* [Tasks to carry out]
1. In the passage on clipping quickdraws, what happens to the fall length if the quickdraw is at the leader's waist or chest level when the leader falls before clipping it?
2. Rewrite the passage on clipping quickdraws from "Sport climbing was" up to and including "carabiner being clipped.", changing "leader" to "climber".

Sport climbing was created to optimize physical and athletic difficulty by de-emphasizing equipment challenges. Since the lead climber does not need to evaluate the rock, place his or her own gear, or make choices about the frequency and position of those placements, how is that accidents still occur? What kinds of protection-related best practices could reduce the number of sport climbing accidents?
Clip Quickdraws Correctly
When a leader climbs up to a quickdraw and connects the climbing rope, there are two main variables: (1) where the leader’s body is positioned on the climb relative to the quickdraw, and (2) how the climbing rope interacts with the carabiner being clipped.
The first variable is easy to imagine. If the lead climber falls before he/she can successfully clip a quickdraw, the fall length will be shorter if the quickdraw is at the leader’s waist or chest level. If the lead climber reaches overhead to clip the rope into a quickdraw, extra slack will be needed, thereby increasing the fall length if the leader fails to make the clip. Often, doing one more move to reach a good hold will make for an easier clip and less rope to pull up. If this is imprudent or impracticable, the lead climber should be hyper-vigilant and careful when clipping overhead.
If the leader finds he or she can’t reach a good clipping hold or must clip from an out-of-balance stance, two temporary measures may be useful:
(1) Use a “stiff draw,” in which a stick or other stiffener is taped to the quickdraw so it can be grasped low on the draw, giving the leader a few extra inches for clipping out-of-reach bolts.
(2) Clip a quickdraw to a distant bolt and then extend it with one or two additional draws clipped to the first. This allows the leader to clip the rope without pulling up additional slack. For redpoint attempts, a longer draw or sling can be left in place.
In both of these cases, the leader should place a normal quickdraw on the bolt and clip the rope to it as soon as he or she reaches a better stance.
The second important variable in clipping is found in the simple connection between a climber’s rope and a bolt. Common errors include backclipping, gate interference, and carabiner leverage. To avoid all of these errors it is important to remember a few critical concepts.
First, the lead climber’s rope should always travel along the plane of the rock, enter a carabiner from the rock side of the carabiner, and connect to the climber on his/her side of the carabiner’s plane. If the rope is “backclipped” [ see photos] it can unclip itself from the carabiner when the rope runs over the gate during a leader fall.
Second, a quickdraw should be clipped to a bolt so that the carabiner gates are oriented away from potential interference from rock features like knobs or other protrusions.
Third, to mitigate the risks of a carabiner coming unclipped from either the bolt or the rope, it’s important to assemble your quickdraws so that both carabiner gates are oriented in same direction. The quickdraw always should be clipped to a bolt so that the gates of the carabiners are oriented in the opposite direction from the leader’s anticipated direction of travel. This helps to prevent the rope from rubbing over the gate or pressing against the carabiner’s gate in the event of a fall, potentially unclipping. This also helps prevent the lead climber’s motion and the corresponding rope action from levering the carabiner gate against the bolt hanger, possibly causing it to unclip [see photos].
Here’s an example: If a climber is ascending a corner and all the bolts are on the left wall, which way should the gates on the quickdraws face? Answer: All the gates should face to the left, away from the climber.

* [Information shown]

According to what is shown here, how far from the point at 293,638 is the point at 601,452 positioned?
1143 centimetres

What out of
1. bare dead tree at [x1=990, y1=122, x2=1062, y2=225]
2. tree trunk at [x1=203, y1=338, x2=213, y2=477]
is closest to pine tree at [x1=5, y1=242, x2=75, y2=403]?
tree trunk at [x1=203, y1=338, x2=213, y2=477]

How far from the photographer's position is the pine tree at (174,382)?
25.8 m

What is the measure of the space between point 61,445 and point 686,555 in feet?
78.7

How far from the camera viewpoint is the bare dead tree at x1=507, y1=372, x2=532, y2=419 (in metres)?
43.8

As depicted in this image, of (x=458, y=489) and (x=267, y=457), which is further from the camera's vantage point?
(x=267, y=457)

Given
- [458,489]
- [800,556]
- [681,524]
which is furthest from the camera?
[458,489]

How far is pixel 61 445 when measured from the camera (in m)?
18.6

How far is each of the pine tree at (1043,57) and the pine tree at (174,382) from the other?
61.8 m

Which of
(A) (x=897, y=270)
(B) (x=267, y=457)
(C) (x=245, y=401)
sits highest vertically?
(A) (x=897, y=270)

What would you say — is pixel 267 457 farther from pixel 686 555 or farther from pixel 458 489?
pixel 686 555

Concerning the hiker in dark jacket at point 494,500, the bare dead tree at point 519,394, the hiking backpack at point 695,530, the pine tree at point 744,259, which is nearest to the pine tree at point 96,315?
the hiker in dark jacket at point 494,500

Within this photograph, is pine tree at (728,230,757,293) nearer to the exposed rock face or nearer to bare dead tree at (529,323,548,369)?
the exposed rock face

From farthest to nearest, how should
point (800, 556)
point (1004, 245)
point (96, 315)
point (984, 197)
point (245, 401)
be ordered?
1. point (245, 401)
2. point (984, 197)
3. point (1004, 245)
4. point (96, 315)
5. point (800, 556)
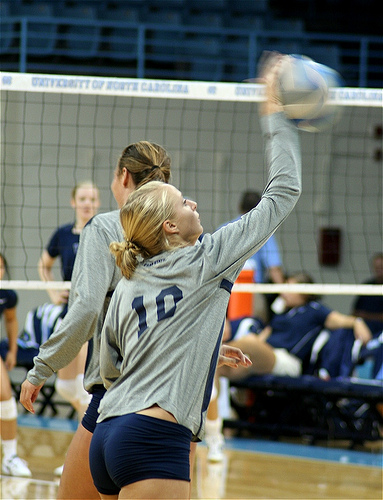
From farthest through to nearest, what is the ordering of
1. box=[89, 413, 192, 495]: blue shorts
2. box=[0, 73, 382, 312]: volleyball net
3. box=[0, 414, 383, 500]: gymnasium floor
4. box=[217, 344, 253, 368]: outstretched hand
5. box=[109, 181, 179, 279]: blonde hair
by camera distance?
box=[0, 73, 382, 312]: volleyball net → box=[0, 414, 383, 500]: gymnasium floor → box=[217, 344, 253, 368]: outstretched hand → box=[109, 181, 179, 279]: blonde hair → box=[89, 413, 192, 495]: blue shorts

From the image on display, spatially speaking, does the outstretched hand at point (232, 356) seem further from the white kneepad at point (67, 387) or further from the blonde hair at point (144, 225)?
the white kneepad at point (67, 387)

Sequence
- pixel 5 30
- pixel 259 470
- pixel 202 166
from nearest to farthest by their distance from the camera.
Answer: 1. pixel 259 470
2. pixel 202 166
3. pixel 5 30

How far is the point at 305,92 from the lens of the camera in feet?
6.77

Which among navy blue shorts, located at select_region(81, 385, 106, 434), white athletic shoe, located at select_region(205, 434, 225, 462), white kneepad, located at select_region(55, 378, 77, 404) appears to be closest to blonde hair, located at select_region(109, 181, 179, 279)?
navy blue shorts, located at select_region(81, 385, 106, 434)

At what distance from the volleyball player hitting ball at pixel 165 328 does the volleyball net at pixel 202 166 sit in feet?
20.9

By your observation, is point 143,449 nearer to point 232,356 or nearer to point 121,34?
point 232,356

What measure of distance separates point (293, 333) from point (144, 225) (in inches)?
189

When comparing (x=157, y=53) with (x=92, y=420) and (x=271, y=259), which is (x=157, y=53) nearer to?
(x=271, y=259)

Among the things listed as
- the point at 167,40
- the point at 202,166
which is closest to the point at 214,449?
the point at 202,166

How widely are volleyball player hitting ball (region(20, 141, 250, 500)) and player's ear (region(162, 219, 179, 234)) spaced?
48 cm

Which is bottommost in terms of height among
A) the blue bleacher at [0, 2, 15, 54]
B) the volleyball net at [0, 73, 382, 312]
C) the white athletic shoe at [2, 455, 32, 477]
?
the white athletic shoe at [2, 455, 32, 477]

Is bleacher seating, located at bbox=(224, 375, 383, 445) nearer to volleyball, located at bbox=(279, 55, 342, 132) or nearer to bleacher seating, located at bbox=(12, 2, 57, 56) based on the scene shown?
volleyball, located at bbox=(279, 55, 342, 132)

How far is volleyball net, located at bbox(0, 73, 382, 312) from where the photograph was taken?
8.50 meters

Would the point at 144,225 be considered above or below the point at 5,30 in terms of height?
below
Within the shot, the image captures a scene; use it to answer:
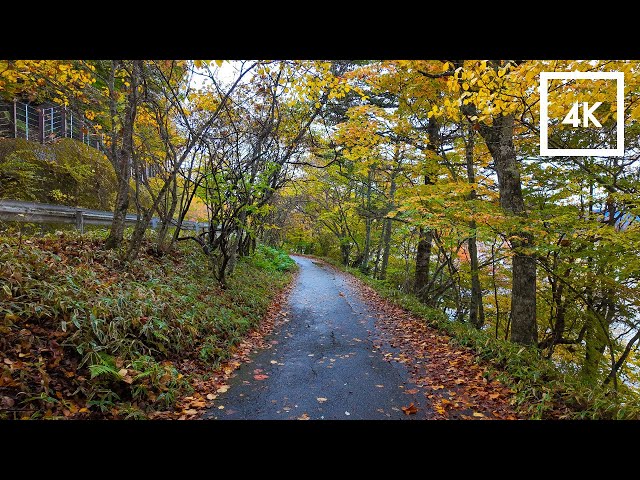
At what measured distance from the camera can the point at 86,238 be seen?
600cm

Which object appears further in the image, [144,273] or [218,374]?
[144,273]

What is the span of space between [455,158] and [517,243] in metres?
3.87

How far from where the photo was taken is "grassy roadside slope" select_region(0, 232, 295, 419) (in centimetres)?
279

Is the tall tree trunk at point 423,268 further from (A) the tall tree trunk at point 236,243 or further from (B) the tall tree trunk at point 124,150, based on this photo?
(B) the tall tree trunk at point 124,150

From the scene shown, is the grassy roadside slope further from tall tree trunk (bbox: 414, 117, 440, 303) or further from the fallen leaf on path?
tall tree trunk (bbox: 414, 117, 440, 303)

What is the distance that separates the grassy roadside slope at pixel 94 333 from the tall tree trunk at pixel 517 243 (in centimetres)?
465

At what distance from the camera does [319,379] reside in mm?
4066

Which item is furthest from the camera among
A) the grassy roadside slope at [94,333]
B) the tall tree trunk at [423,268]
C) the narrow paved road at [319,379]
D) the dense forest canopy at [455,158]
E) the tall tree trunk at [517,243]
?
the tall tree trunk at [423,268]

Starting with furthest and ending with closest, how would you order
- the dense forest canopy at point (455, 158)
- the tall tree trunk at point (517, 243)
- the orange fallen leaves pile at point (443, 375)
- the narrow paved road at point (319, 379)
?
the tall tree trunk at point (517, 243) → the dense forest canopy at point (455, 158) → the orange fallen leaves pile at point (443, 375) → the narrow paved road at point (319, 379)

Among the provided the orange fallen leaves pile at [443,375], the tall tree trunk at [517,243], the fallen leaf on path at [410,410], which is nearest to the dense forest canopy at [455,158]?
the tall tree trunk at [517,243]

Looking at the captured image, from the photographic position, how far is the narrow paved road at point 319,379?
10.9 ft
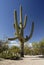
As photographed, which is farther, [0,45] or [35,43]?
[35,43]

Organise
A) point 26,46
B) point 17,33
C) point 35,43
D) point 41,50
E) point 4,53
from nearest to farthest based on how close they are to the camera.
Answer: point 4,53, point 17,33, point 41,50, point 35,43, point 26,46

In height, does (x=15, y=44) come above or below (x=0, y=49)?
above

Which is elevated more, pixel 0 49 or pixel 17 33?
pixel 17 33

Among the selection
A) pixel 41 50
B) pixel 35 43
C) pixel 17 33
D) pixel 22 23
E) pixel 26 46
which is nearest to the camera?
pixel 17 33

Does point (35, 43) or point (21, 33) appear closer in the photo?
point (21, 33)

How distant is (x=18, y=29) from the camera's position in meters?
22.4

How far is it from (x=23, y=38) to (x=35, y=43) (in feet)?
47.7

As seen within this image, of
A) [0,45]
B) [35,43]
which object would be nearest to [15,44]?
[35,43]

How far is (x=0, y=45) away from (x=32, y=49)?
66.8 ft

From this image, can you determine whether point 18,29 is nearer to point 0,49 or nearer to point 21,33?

* [The responses]
1. The fall will be shorter.

2.
Sport climbing was created to optimize physical and athletic difficulty by de-emphasizing equipment challenges. Since the lead climber does not need to evaluate the rock, place his or her own gear, or make choices about the frequency and position of those placements, how is that accidents still occur? What kinds of protection-related best practices could reduce the number of sport climbing accidents?
Clip Quickdraws Correctly
When a climber climbs up to a quickdraw and connects the climbing rope, there are two main variables: (1) where the climber’s body is positioned on the climb relative to the quickdraw, and (2) how the climbing rope interacts with the carabiner being clipped.